The two year period in Miami that Tarantino worked for EMI, then Sony, taught him a lot about challenging elements of the current industry that later inspired him to become a fully independent artist. “This has been a transitional period in the industry because of the changing technology,” he says, “and the old business model is no longer viable and consumers are discovering music in many different new ways. One of the drawbacks I witnessed in the Industry was the potential for mismanagement of artists and a mentality towards the art form that cared more about commercialization than developing true artists. In this environment, it’s harder for artists to reach their full potential. So I decided that when I became an artist, I would make it happen by writing from the heart and creating a more organic production style. That’s what Social Jet Lag is all about.”

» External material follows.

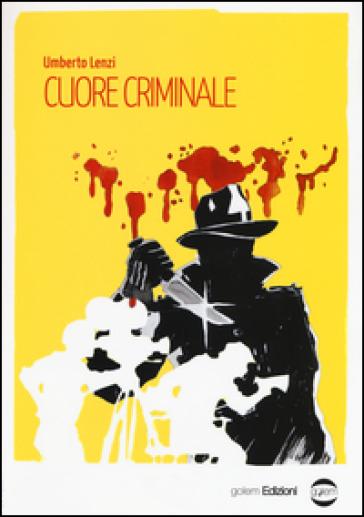 Cuore criminale - Umberto Lenzi | Ericsfund.org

Other original Tarantino tracks include the anthem-like, Santana flavored “Hey You,” about the dangers of letting society drown out one’s inner voice to the point where individuality is a moot point; the easy swaying and balmy, Latin flavored “Hey Down,” about the increasing disconnect that happens between childhood friends as they grow older; the poetic and romantic acoustic piece “Singing Love”; and the collection’s potential first single, the spirited, classically influenced acoustic pop flavored “Room For Change,” a multiple story song about learning to grow gracefully – and realizing that sometimes, the best teacher in life is the pain we go through to eventually emerge as stronger people.
“The greatest joy for me is working with amazing musicians who help me create something magical in the studio that didn’t exist when we walked in ..."
“It’s beautiful just being part of the experience where music emerges and takes on a life of its own. It ties in perfectly with my evolving musical career since I took the chance and moved to L.A. It’s not the easiest business to succeed in, as any independent musician can tell you. But I continue fighting through the challenges because I want to wake up every day and be living that dream.”